§ Extract to read
★ ★ ★ ★ ★

Until we have trained and tuned our senses, they will continue to flood us with unfiltered data that will continually make us behave like a wisp of cotton in the wind – driven in whichever direction the wind decides, with no sense of purpose or destination, absolutely immobile without the wind, and very mobile but with no purpose but rather at the wind’s whim when the wind is active.

In this state of extreme activity while immersed in ignorance (for we have yet to gain control of our senses) we believe the perceived world as presented to us by our senses to be real, and convince ourselves that we are in control and enjoying the ride – all the while riding a rudderless ship whose engines are out of all control.

We first understand our predicament when we try to stop for a moment to take a breath, our figure out our location – but by then the vehicle of life has picked up too much speed and refuses to relinquish control of any sort in even the slightest measure to us. After struggling for some time to regain control, we give up that effort and then try to extract what enjoyment we can from the unpredictability of the ride, giving it fanciful names such as fate, circumstance and the belief that someone else is controlling the reins of the horses that are driving this vehicle.

In this state, we define life as our senses allow us to perceive it – and hence are convinced that life begins at physical birth (when the senses started their control mania) and ends with death (which is where the input from the physical senses finally vanishes). In the interim between those two bookends, we vacillate between pairs of emotions – love and hate, joy and sorrow, pleasure and pain, possession and loss. Joy seems to constantly alternate with suffering in our life experience. Focusing only on the presented apparent div3ersity and changing circumstance and external phenomena of the physical world (as represented to us by the physical senses), we remain immersed in a peculiar duality, with our physical selves experienced by us as the subject, and everything else outside of us perceived as the object or our experience.

It is this mislaid sense of duality of subject and object that makes us perceive God as external to us, separate and different in all aspects to our own self. However, one we start to train our senses to feed us regulated input, and then train our perception to read the input properly, instead of haphazardly and without any sense of organization, the apparent duality melts away like the delusion it really is. Once the rush and craze driven by that delusion vanishes, we finally begin to see and hear our true self – which is when we will begin to understand, simultaneously, both the finiteness of the existence and utility of the physical and the infiniteness and immortality of our true Self.

And that will mark the beginning of the next stage of the journey, of which this human life is but a small part!

★ ★ ★ ★ ★

Records from a data source
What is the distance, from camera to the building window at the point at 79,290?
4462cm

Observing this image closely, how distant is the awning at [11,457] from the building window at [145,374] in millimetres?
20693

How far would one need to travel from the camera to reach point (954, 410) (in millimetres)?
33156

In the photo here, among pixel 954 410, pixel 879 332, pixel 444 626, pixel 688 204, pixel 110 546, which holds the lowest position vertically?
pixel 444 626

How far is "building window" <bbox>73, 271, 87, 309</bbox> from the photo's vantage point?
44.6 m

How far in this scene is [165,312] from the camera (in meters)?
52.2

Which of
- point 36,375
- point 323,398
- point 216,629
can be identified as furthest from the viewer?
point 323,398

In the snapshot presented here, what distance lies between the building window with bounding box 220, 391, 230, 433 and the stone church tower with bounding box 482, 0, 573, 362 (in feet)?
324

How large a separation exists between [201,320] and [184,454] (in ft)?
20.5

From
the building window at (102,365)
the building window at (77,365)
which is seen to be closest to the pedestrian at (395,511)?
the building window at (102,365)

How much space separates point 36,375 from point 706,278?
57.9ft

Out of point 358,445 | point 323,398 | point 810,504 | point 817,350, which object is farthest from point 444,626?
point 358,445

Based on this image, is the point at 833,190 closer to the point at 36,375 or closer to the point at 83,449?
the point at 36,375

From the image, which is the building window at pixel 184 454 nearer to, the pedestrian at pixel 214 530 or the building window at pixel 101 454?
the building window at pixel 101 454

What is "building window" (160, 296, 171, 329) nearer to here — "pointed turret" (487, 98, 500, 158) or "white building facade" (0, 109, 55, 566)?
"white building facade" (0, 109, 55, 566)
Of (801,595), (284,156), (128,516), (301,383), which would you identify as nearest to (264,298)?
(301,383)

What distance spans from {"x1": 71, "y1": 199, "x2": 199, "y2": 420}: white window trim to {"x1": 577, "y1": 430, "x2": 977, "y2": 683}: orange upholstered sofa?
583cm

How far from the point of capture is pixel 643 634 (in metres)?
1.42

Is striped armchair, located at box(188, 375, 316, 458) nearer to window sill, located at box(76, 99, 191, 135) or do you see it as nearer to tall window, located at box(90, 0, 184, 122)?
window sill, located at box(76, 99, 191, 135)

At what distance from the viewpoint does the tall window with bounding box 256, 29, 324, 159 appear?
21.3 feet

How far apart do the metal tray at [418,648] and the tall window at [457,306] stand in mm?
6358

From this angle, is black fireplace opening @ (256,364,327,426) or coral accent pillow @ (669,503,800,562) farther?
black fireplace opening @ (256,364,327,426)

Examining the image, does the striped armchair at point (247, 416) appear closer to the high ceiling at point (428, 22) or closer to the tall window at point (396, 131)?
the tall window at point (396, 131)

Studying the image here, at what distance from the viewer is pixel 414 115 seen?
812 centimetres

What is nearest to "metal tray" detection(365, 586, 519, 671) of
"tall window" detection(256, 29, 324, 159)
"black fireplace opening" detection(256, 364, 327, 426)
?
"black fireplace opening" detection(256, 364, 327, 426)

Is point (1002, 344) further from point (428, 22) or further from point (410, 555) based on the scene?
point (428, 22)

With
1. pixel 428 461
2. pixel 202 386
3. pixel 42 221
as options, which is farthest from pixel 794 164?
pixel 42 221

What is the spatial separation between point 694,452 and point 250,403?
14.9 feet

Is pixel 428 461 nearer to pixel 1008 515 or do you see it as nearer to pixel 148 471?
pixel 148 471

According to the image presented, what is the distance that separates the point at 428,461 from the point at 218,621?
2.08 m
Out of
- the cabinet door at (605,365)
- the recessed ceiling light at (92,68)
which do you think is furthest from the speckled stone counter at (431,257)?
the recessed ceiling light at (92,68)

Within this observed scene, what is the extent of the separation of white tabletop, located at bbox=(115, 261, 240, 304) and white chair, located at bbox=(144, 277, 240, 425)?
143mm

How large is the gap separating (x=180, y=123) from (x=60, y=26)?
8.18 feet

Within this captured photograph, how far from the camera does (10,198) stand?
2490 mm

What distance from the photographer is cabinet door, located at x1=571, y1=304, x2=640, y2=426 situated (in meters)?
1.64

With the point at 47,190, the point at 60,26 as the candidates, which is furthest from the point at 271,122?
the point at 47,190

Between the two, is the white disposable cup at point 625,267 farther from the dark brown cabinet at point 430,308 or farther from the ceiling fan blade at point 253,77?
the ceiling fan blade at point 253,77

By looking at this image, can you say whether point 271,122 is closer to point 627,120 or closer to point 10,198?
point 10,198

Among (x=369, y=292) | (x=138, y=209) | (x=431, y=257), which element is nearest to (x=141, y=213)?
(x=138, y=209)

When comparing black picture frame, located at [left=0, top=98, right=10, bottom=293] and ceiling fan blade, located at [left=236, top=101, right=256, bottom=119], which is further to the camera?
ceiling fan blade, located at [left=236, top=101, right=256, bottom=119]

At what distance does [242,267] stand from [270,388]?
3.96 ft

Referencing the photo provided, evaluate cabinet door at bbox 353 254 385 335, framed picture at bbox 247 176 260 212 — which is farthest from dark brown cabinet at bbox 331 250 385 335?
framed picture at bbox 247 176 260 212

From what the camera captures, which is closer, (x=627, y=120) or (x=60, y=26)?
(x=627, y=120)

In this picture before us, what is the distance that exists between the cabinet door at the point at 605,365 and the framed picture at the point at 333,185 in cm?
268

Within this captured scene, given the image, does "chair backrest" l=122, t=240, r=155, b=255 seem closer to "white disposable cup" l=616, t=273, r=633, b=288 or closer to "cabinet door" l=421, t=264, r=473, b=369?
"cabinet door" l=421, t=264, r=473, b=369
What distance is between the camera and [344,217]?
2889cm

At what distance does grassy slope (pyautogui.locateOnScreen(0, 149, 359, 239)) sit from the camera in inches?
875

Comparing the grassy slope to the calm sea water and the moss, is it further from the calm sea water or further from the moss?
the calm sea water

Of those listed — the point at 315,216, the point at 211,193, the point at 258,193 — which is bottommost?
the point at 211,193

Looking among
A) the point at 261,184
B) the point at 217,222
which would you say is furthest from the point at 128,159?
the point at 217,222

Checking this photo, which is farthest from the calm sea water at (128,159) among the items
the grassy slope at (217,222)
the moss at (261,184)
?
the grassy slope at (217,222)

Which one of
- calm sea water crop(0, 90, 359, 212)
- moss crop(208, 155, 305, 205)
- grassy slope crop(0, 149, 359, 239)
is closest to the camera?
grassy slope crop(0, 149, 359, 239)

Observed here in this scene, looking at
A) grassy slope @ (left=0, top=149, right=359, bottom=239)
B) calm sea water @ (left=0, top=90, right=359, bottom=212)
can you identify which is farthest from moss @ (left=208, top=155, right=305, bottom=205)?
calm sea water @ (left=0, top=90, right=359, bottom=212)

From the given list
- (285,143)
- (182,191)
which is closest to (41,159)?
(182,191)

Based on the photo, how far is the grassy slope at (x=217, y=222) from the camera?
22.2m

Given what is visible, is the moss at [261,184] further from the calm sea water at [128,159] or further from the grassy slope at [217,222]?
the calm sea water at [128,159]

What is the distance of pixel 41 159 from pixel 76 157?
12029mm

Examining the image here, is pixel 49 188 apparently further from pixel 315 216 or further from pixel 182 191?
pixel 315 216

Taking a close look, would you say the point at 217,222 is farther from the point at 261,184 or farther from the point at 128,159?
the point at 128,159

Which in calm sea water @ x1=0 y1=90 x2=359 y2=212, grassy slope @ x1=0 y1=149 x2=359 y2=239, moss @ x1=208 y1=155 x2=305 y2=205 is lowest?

★ ★ ★ ★ ★

§ Exercise directions
In the passage on the senses above, reproduce the portion that begins at the words "It is this mislaid" and stops after the words "our true Self.".

§ Reply
It is this mislaid sense of duality of subject and object that makes us perceive God as external to us, separate and different in all aspects to our own self. However, one we start to train our senses to feed us regulated input, and then train our perception to read the input properly, instead of haphazardly and without any sense of organization, the apparent duality melts away like the delusion it really is. Once the rush and craze driven by that delusion vanishes, we finally begin to see and hear our true self – which is when we will begin to understand, simultaneously, both the finiteness of the existence and utility of the physical and the infiniteness and immortality of our true Self.